• TASK DETAILS:
Please write out all the items below again, swapping "camera" for "viewer" everywhere and keeping everything else unchanged. Leave the pictures out.

• ENTRIES SUPPLIED:
=====

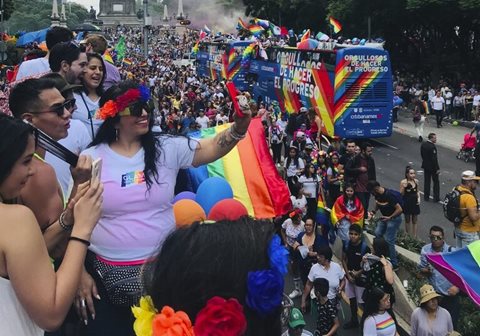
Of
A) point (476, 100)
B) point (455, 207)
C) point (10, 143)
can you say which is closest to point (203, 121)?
point (455, 207)

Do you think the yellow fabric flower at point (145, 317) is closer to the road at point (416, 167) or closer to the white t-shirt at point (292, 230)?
the white t-shirt at point (292, 230)

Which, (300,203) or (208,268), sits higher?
(208,268)

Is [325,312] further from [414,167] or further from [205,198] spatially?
[414,167]

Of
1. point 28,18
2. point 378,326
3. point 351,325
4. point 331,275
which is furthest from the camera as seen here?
point 28,18

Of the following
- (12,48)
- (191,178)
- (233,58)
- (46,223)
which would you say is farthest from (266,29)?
(46,223)

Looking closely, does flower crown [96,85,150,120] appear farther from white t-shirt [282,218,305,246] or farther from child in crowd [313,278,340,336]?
white t-shirt [282,218,305,246]

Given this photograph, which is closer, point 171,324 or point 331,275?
point 171,324

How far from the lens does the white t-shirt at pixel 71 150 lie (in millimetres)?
3613

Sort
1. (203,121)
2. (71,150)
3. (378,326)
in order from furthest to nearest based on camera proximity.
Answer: (203,121) < (378,326) < (71,150)

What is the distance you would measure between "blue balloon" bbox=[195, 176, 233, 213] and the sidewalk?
16.6 m

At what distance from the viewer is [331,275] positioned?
6.82 metres

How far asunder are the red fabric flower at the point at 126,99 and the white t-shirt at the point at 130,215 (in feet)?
0.97

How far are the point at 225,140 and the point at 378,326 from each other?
313cm

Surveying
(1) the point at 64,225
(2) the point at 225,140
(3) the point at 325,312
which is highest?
(2) the point at 225,140
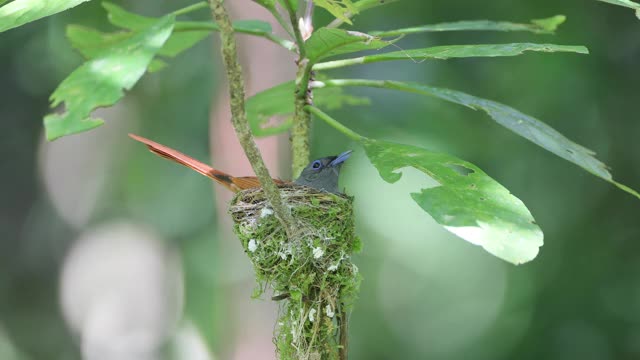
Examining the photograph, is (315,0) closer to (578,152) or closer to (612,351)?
(578,152)

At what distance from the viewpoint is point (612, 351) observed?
7.33 metres

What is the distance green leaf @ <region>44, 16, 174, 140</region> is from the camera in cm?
167

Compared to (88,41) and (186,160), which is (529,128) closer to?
(186,160)

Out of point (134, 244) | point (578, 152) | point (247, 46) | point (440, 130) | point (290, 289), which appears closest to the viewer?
point (578, 152)

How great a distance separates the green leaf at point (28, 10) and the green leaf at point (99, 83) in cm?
35

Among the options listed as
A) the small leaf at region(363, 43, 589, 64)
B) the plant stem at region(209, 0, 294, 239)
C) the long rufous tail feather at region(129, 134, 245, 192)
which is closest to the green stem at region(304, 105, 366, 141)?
the small leaf at region(363, 43, 589, 64)

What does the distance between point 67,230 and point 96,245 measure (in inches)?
16.7

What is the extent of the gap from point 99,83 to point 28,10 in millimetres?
582

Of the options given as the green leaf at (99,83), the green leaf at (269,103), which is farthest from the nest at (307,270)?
the green leaf at (99,83)

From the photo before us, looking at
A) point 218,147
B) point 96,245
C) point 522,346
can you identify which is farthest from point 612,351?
point 96,245

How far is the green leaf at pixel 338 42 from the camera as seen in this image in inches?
89.8

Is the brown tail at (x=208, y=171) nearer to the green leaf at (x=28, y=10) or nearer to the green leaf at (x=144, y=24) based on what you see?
the green leaf at (x=144, y=24)

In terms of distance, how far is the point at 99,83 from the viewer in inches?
69.6

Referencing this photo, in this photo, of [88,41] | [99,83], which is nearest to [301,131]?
[99,83]
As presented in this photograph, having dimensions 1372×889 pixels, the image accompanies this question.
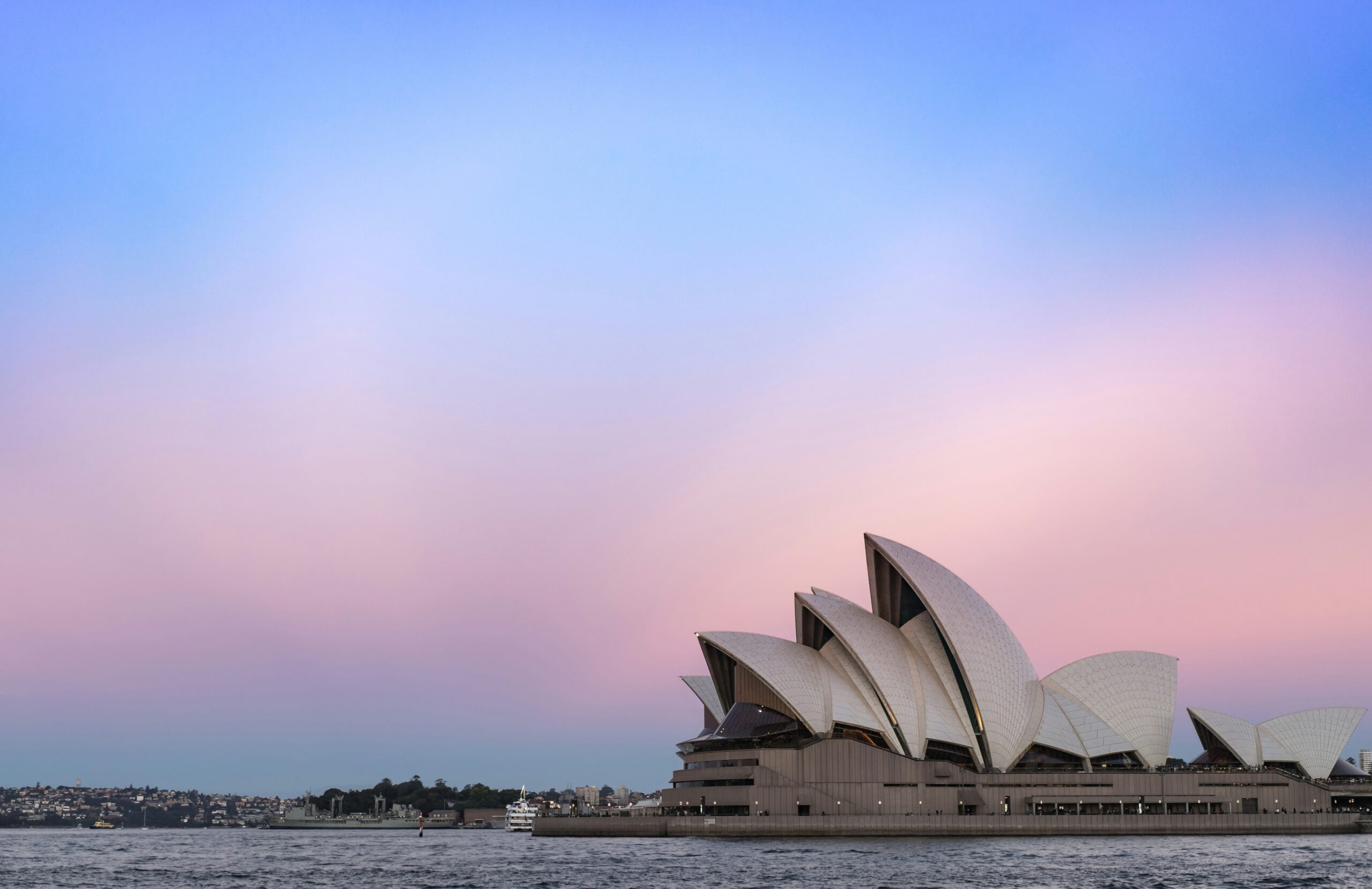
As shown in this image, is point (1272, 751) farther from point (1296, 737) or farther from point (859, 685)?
point (859, 685)

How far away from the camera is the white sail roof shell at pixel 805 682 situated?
80.0 m

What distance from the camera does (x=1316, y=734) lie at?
91938 mm

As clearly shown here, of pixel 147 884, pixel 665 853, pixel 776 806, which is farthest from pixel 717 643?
pixel 147 884

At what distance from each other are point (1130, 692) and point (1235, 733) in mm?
12497

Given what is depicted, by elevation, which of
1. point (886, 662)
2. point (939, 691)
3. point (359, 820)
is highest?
point (886, 662)

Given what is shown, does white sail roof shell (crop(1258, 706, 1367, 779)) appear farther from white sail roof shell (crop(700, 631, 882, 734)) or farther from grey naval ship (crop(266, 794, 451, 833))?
grey naval ship (crop(266, 794, 451, 833))

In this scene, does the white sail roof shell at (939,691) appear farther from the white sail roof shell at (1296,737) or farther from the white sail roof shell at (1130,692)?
the white sail roof shell at (1296,737)

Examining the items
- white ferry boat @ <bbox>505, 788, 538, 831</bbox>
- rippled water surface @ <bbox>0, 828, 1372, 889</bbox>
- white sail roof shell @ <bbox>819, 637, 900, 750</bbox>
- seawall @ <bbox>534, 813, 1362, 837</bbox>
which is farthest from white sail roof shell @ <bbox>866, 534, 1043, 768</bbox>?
white ferry boat @ <bbox>505, 788, 538, 831</bbox>

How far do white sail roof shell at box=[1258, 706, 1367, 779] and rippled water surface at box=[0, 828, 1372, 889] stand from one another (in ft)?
40.6

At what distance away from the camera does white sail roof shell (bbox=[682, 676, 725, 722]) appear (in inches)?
3836

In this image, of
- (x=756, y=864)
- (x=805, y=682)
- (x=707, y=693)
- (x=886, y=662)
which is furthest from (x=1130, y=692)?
(x=756, y=864)

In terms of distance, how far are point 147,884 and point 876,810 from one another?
44296mm

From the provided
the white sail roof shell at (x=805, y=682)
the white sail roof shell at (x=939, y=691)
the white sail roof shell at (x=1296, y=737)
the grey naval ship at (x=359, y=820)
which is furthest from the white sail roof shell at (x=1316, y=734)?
the grey naval ship at (x=359, y=820)

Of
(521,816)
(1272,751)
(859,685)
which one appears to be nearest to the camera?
(859,685)
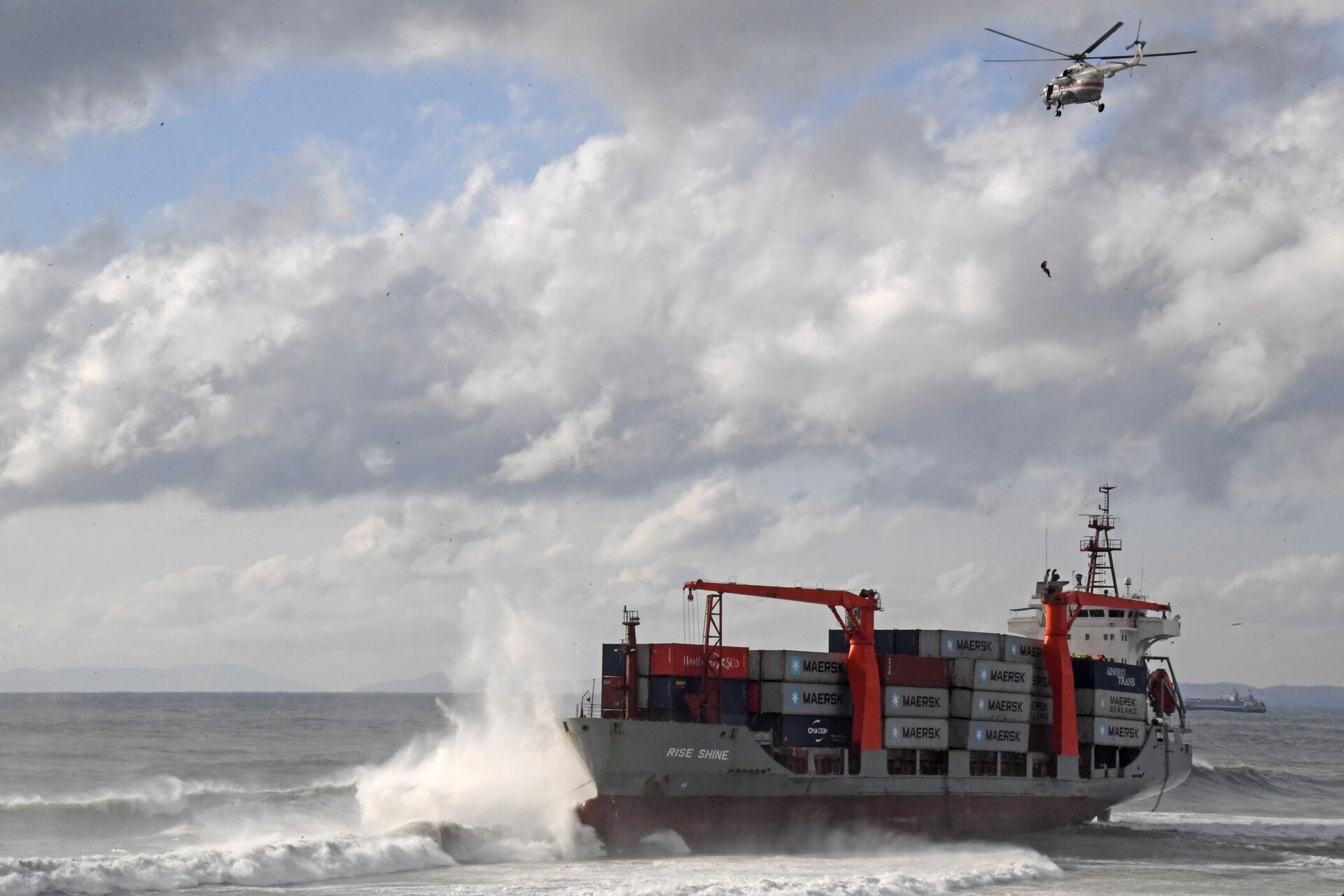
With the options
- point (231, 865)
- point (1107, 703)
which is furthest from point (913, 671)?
point (231, 865)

=====

• ANSWER FOR THIS EXERCISE:
Of
A) point (476, 100)
B) point (455, 207)
C) point (10, 143)
can you say which is closest to point (203, 121)?
point (455, 207)

Do you think the yellow fabric flower at point (145, 317) is closer to the road at point (416, 167) or closer to the white t-shirt at point (292, 230)?
the white t-shirt at point (292, 230)

Which, (300,203) or (208,268), sits higher?
(208,268)

Is [325,312] further from [414,167] or further from [205,198] spatially?
[414,167]

Of
1. point 28,18
2. point 378,326
3. point 351,325
4. point 331,275
which is furthest from the viewer as seen here?
point 28,18

Of the following
- (12,48)
- (191,178)
- (233,58)
- (46,223)
which would you say is farthest from (266,29)?
(46,223)

Looking closely, does flower crown [96,85,150,120] appear farther from white t-shirt [282,218,305,246] or farther from child in crowd [313,278,340,336]?
white t-shirt [282,218,305,246]

Given this photograph, which is closer, point 171,324 or point 331,275?
point 171,324

How far from the lens does the white t-shirt at pixel 71 150 lie (in millimetres)?
3613

Sort
1. (203,121)
2. (71,150)
3. (378,326)
in order from furthest to nearest based on viewer proximity.
Answer: (203,121) < (378,326) < (71,150)

What is the distance you would measure between "blue balloon" bbox=[195, 176, 233, 213] and the sidewalk?
16.6 m

At what distance from the viewer is [331,275] positioned?
6.82 metres

How far asunder are the red fabric flower at the point at 126,99 and the white t-shirt at the point at 130,215 (in feet)?
0.97

How far are the point at 225,140 and the point at 378,326 from each other?
313cm

Surveying
(1) the point at 64,225
(2) the point at 225,140
(3) the point at 325,312
which is highest?
(2) the point at 225,140
Examining the photograph, is (315,0) closer to (578,152) or closer to (612,351)?
(578,152)

At what distance from the viewpoint is point (612, 351) observed?
7.33 metres

What is the distance green leaf @ <region>44, 16, 174, 140</region> is from the viewer in cm?
167

Compared to (88,41) and (186,160), which is (529,128) closer to?
(186,160)

Out of point (134, 244) | point (578, 152) | point (247, 46) | point (440, 130) | point (290, 289), which appears closest to the viewer?
point (578, 152)

How great a distance separates the green leaf at point (28, 10) and the green leaf at point (99, 83) in cm?
35

Among the options listed as
A) the small leaf at region(363, 43, 589, 64)
B) the plant stem at region(209, 0, 294, 239)
C) the long rufous tail feather at region(129, 134, 245, 192)
which is closest to the green stem at region(304, 105, 366, 141)?
the small leaf at region(363, 43, 589, 64)

What does the distance between point 67,230 and point 96,245 measure (in inches)?
16.7

What is the extent of the gap from point 99,83 to point 28,10 in millimetres?
582

Of the options given as the green leaf at (99,83), the green leaf at (269,103), which is farthest from the nest at (307,270)?
the green leaf at (99,83)

From the photo before us, looking at
A) point 218,147
B) point 96,245
C) point 522,346
can you identify which is farthest from point 612,351?
point 96,245

How far is the green leaf at pixel 338 42 from the viewer as seen in this image in inches?
89.8

Is the brown tail at (x=208, y=171) nearer to the green leaf at (x=28, y=10) or nearer to the green leaf at (x=144, y=24) based on what you see?
the green leaf at (x=144, y=24)

In terms of distance, how far is the point at 99,83 from the viewer in inches?
69.6

Referencing this photo, in this photo, of [88,41] | [99,83], which is nearest to [301,131]?
[99,83]
As presented in this photograph, having dimensions 1372×889 pixels, the image accompanies this question.
As shown in this image, is point (1272, 751) farther from point (1296, 737) or farther from point (859, 685)?
point (859, 685)

How far away from the viewer is the white sail roof shell at pixel 805 682 situated?
80.0 m

What distance from the viewer does (x=1316, y=734) lie at?
91938 mm

As clearly shown here, of pixel 147 884, pixel 665 853, pixel 776 806, which is farthest from pixel 717 643?
pixel 147 884

At what distance from each other are point (1130, 692) and point (1235, 733) in mm?
12497

Given what is depicted, by elevation, which of
1. point (886, 662)
2. point (939, 691)
3. point (359, 820)
is highest?
point (886, 662)

Given what is shown, does white sail roof shell (crop(1258, 706, 1367, 779)) appear farther from white sail roof shell (crop(700, 631, 882, 734)) or farther from grey naval ship (crop(266, 794, 451, 833))?
grey naval ship (crop(266, 794, 451, 833))

In this scene, does the white sail roof shell at (939,691) appear farther from the white sail roof shell at (1296,737) or farther from the white sail roof shell at (1130,692)?
the white sail roof shell at (1296,737)

Examining the items
- white ferry boat @ <bbox>505, 788, 538, 831</bbox>
- rippled water surface @ <bbox>0, 828, 1372, 889</bbox>
- white sail roof shell @ <bbox>819, 637, 900, 750</bbox>
- seawall @ <bbox>534, 813, 1362, 837</bbox>
which is farthest from white sail roof shell @ <bbox>866, 534, 1043, 768</bbox>?
white ferry boat @ <bbox>505, 788, 538, 831</bbox>

How far do white sail roof shell at box=[1258, 706, 1367, 779] and rippled water surface at box=[0, 828, 1372, 889] stand from one another (in ft)?
40.6

At what distance away from the viewer does white sail roof shell (bbox=[682, 676, 725, 722]) appear (in inches)?
3836

In this image, of
- (x=756, y=864)
- (x=805, y=682)
- (x=707, y=693)
- (x=886, y=662)
which is furthest from (x=1130, y=692)?
(x=756, y=864)

In terms of distance, how far are point 147,884 and point 876,810 from one another?
44296mm

From the provided
the white sail roof shell at (x=805, y=682)
the white sail roof shell at (x=939, y=691)
the white sail roof shell at (x=1296, y=737)
the grey naval ship at (x=359, y=820)
which is furthest from the white sail roof shell at (x=1316, y=734)?
the grey naval ship at (x=359, y=820)

Of
(521,816)
(1272,751)
(859,685)
which one appears to be nearest to the viewer?
(859,685)
With the options
- point (231, 865)
- point (1107, 703)
which is furthest from point (913, 671)?
point (231, 865)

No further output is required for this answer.